Preocupados por los problemas domésticos, pero también por la indiferencia, a nadie parece dolerle la situación de los presos políticos en Nicaragua, país dirigido por la dictadura de la pareja Ortega-Murillo, parte de la corriente del Socialismo del Siglo XXI.
La deportación de 316 presos políticos y opositores pasó desapercibida, incluso en el continente americano.
Entre ellos constan periodistas, empresarios, políticos, estudiantes, religiosos, profesionales, defensores de los derechos humanos. Su único pecado: oponerse a la dictadura, tan dictadura -acaso peor-, como la de Anastasio Somoza, a la cual, contradictoriamente, Daniel Ortega combatió con las armas.
En la temible prisión de El Chipote estuvo la mayoría de los citados, sujetos a torturas psicológicas, acusados por tribunales orteguistas de traición a la patria, una vieja fórmula propia de los dictadores.
La oposición es clave en una democracia. Si no se la tiene, debe creársela. Respetar las libertades, la alternancia, creer en la separación de poderes, son pilares del pensamiento de todo buen demócrata.
Desde cuando Ortega reasumió la presidencia de Nicaragua tras un periodo de total fracaso, su norte fue consolidar una dictadura disfrazada de democracia. Tiene todos los poderes del Estado bajo su control, incluyendo a las Fuerzas Armadas.

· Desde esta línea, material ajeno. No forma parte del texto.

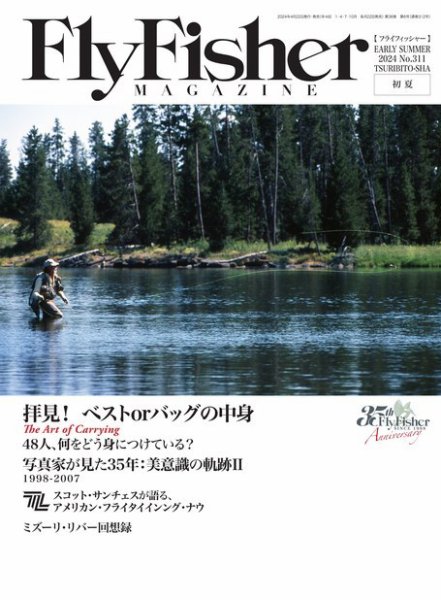 FLY FISHER（フライフィッシャー） 2024年6月号 (発売日2024年04月22日) 表紙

Se hizo aprobar leyes para sepultar a la oposición y perennizarse en el poder. La libertad de expresión es solo un decir; igual la libertad religiosa.
La deportación de sus enemigos no le ha sido suficiente; y, en el colmo de su paroxismo, ni bien llegaban a los Estados Unidos les quitó la nacionalidad, convirtiéndolos en apátridas y desheredados.
Quienes se negaron a ser deportados seguirán en las mazmorras, entre ellos el obispo Rolando Álvarez.
Así está Nicaragua. Feliz su dictador ante la indiferencia del resto de países a pretexto de la “libre determinación de los pueblos”.